Create and return a dictionary of neural responses for train, validation, and test datasets.

`init(responses, val_clip_idx, num_clips, clip_length, key=None, **kwargs)`

Initialize the NeuronData object. Boilerplate class to compute and store neuron data train/test/validation splits before feeding into a dataloader

Parameters:

Name	Type	Description	Default
`key`	`dict`	The key information for the neuron data, includes date, exp_num, experimenter, field_id, stim_id.	`None`
`responses`	`ResponsesTrainTestSplit`	The train and test responses of neurons.	required
`val_clip_idx`	`List[int]`	The indices of validation clips.	required
`num_clips`	`int`	The number of clips.	required
`clip_length`	`int`	The length of each clip.	required
`key`	`dict`	Additional key information.	`None`

Source code in openretina/data_io/base_dataloader.py

def __init__(
    self,
    responses: ResponsesTrainTestSplit,
    val_clip_idx: List[int],
    num_clips: int,
    clip_length: int,
    key: Optional[dict] = None,
    **kwargs,
):
    """
    Initialize the NeuronData object.
    Boilerplate class to compute and store neuron data train/test/validation splits before feeding into a dataloader

    Args:
        key (dict): The key information for the neuron data,
                    includes date, exp_num, experimenter, field_id, stim_id.
        responses (ResponsesTrainTestSplit): The train and test responses of neurons.
        val_clip_idx (List[int]): The indices of validation clips.

• Dataset content:
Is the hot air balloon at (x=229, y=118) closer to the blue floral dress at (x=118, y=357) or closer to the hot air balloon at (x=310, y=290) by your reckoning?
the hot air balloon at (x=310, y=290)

• To-do list:
(1) Translate into Spanish this sentence from the NeuronData documentation: "Create and return a dictionary of neural responses for train, validation, and test datasets."
(2) Summarize the NeuronData documentation in two sentences.

• Solutions to the tasks:
(1) Crea y devuelve un diccionario de respuestas neuronales para los conjuntos de datos de entrenamiento, validación y prueba.

(2) The NeuronData object is a boilerplate class that computes and stores train, test, and validation splits of neuron data before they are fed into a dataloader. Its initializer requires the train and test responses of neurons, the indices of validation clips, the number of clips, and the length of each clip, and it optionally accepts a key dict with information such as date, exp_num, experimenter, field_id, and stim_id.